> Work to be completed:
Reproduce word for word the stretch of the interview on orchestra audience feedback from "Surveys are another" through "and programming choices?".

[BEGIN Supplied passage]

Holly Mulcahy: Yeah, I think typically we’ve kind of come to this business, the orchestra business, as we’re going to advertise and then present the concert and then invite you to the next one. And we seem so confident about knowing that Beethoven will sell a house out. Really? How? Maybe just from past ticket sales, but are we missing something else by not talking to somebody? So right now, traditionally, audiences aren’t really invited to have a voice, but it’s their experience. And if you look at companies like Amazon, I mean, as soon as you buy something, they’re like, how’d you like the thing you’ve just bought? And then you’re invited to leave five stars or a comment. We don’t really allow access for that in this industry, and I think we’re missing a great opportunity. So post-concert talkbacks and after-concert hangs, for those that want to stick around.

Surveys are another thing. People can get bogged down with email surveys and they might not be fun, but I played with one orchestra and they had in the front lobby, it was super simple, just a big piece of sheet paper, and it had the three pieces on the program and the composers, and all you had to do was pick your two favorites just by putting an X. It was very simple and kids were invited to do that as well. So you could just kind of see the favorite piece. And I like that because that gives an audience an immediate chance to say, here’s how I felt. My opinion matters. I love that.

Dan Titmuss: And how can closing the loop help inform future marketing decisions and programming choices?

[END Supplied passage]
[BEGIN Source data]

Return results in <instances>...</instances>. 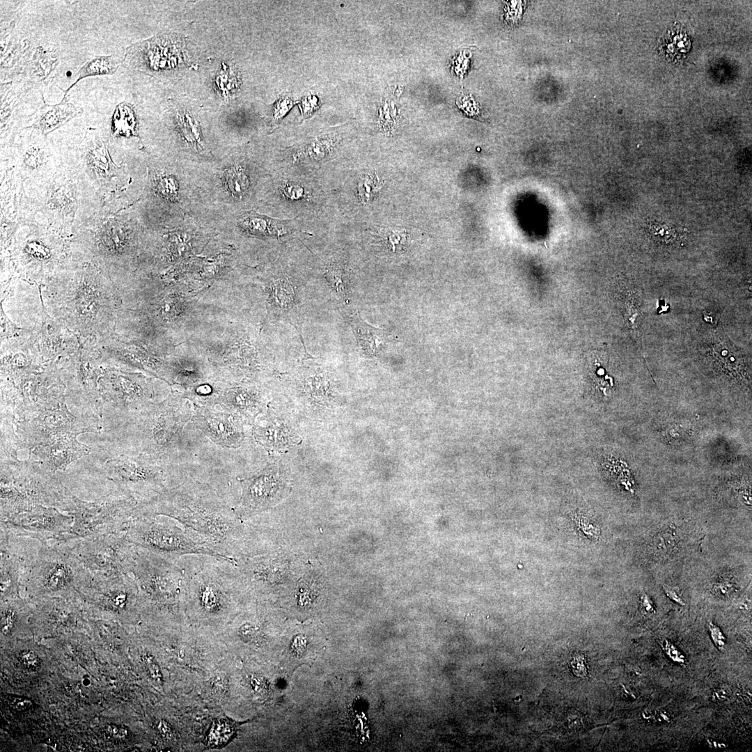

[END Source data]

> Answer for this exercise:
Surveys are another thing. People can get bogged down with email surveys and they might not be fun, but I played with one orchestra and they had in the front lobby, it was super simple, just a big piece of sheet paper, and it had the three pieces on the program and the composers, and all you had to do was pick your two favorites just by putting an X. It was very simple and kids were invited to do that as well. So you could just kind of see the favorite piece. And I like that because that gives an audience an immediate chance to say, here’s how I felt. My opinion matters. I love that.

Dan Titmuss: And how can closing the loop help inform future marketing decisions and programming choices?